> _Article_:

Begin

Second, Berger is now providing a dual twist-rate recommendation for most bullets. Berger is now lists a “minimum” barrel twist rate as well as an “optimal” twist rate. To get maximum long-range performance from your bullets, use a barrel with the “optimal” rate of twist.
CLICK HERE for the latest Berger Quick Reference Sheets with updated BCs and new Optimal Twist Rates. Eric Stecker, Berger President says: “We have tested every lot of bullets produced in the last several years to bring you these updated numbers for all of our bullets.”
Ballistic Coeffificent (BC) Updates with G7 Data
Berger notes: “We have updated all of our Ballistic Coefficients to be even more accurate.
Prior to 2008, all of Berger Bullets’ BCs were calculated using a computer prediction. Early in 2009, we began measuring BCs with live-fire testing. As a result, Berger’s BCs were updated and G7 BCs were also made available. This represented a dramatic improvement in the accuracy of performance data at that time. Since 2009, the BCs assessed for Berger Bullets have not been updated. As part of our ongoing effort to provide shooters with the best information possible, Berger has been testing every lot of bullets produced for the last several years. The result is updated and highly accurate running averages of BCs for recent production lots.
Here are some of the Updated BC Values for popular Berger Target (Match) Bullets:
G7 Form Factor Addition
Berger also added the G7 form factor to the Ballistics Quick Reference Sheet. The analysis of form factors can be very useful when considering a bullet’s long range performance potential. Going by BC alone can be deceptive since BC includes the weight and caliber of the bullet. Form factor indicates how much drag the bullet has, which is a very important consideration for all bullets of all calibers.

End

> _Dataset excerpts_:
Begin

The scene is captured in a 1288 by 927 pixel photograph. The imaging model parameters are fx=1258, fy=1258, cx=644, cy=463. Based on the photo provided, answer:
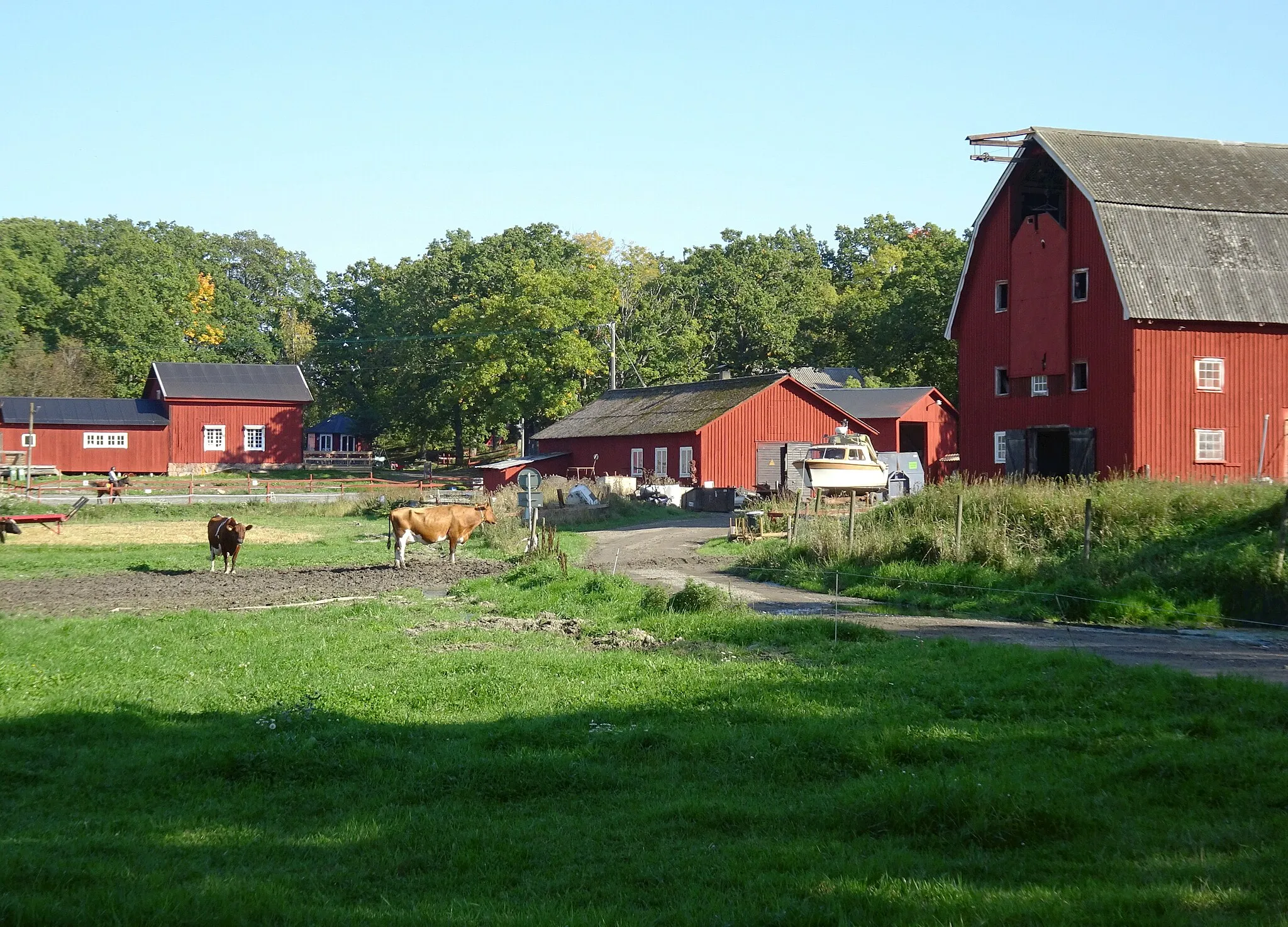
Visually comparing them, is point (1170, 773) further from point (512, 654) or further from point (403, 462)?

End
Begin

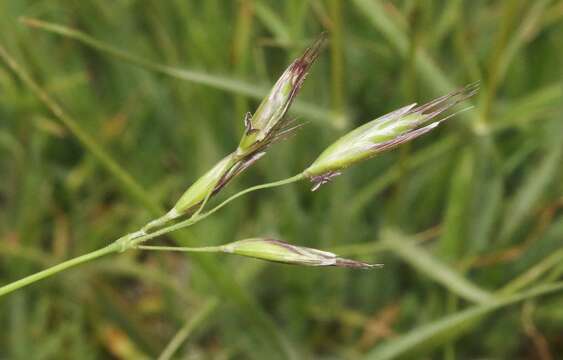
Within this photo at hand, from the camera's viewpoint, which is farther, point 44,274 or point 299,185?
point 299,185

End

> _Your objective_:
Repeat word for word the stretch of the Berger bullet article from "Second, Berger is" through "rate of twist.".

> _Result of this exercise_:
Second, Berger is now providing a dual twist-rate recommendation for most bullets. Berger is now lists a “minimum” barrel twist rate as well as an “optimal” twist rate. To get maximum long-range performance from your bullets, use a barrel with the “optimal” rate of twist.